### EXERCISE AIM
Rewrite all the items below, switching every "clay vase" to "clay jar" and leaving everything else unchanged.

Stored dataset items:
-- -- --

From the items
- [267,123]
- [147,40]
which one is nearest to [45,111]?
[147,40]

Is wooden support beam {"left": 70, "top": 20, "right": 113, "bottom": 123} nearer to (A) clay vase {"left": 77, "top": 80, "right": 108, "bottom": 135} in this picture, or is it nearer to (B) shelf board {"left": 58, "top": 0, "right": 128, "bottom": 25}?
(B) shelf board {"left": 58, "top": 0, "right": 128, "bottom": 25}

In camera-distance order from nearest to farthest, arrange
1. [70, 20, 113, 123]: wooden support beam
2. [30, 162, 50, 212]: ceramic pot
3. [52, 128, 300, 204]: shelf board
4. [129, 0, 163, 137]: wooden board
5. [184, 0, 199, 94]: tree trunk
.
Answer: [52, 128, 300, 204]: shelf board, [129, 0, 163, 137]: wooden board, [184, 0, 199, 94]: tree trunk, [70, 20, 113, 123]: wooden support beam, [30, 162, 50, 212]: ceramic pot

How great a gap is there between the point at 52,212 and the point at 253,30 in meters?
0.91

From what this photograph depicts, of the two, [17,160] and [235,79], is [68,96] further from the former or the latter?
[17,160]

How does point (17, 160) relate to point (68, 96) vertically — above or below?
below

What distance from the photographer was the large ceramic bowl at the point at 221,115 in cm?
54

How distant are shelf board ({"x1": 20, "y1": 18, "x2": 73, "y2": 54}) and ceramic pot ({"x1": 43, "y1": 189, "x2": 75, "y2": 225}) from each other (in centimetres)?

-- -- --

### FINISHED ANSWER
From the items
- [267,123]
- [147,40]
which one is nearest to [45,111]?
[147,40]

Is wooden support beam {"left": 70, "top": 20, "right": 113, "bottom": 123} nearer to (A) clay jar {"left": 77, "top": 80, "right": 108, "bottom": 135} in this picture, or is it nearer to (B) shelf board {"left": 58, "top": 0, "right": 128, "bottom": 25}?
(B) shelf board {"left": 58, "top": 0, "right": 128, "bottom": 25}

In camera-distance order from nearest to farthest, arrange
1. [70, 20, 113, 123]: wooden support beam
2. [30, 162, 50, 212]: ceramic pot
3. [52, 128, 300, 204]: shelf board
4. [129, 0, 163, 137]: wooden board
5. [184, 0, 199, 94]: tree trunk
.
Answer: [52, 128, 300, 204]: shelf board, [129, 0, 163, 137]: wooden board, [184, 0, 199, 94]: tree trunk, [70, 20, 113, 123]: wooden support beam, [30, 162, 50, 212]: ceramic pot

How great a gap is there between the point at 52,212 and the point at 253,30 in meters?
0.91

From what this photograph depicts, of the two, [17,160] and [235,79], is [68,96] further from the former or the latter?
[17,160]

How does point (17, 160) relate to point (68, 96) vertically — above or below?
below

What distance from the photographer was the large ceramic bowl at the point at 221,115 in cm?
54

How distant are shelf board ({"x1": 20, "y1": 18, "x2": 73, "y2": 54}) and ceramic pot ({"x1": 43, "y1": 189, "x2": 75, "y2": 225}) from each other (in centimetres)?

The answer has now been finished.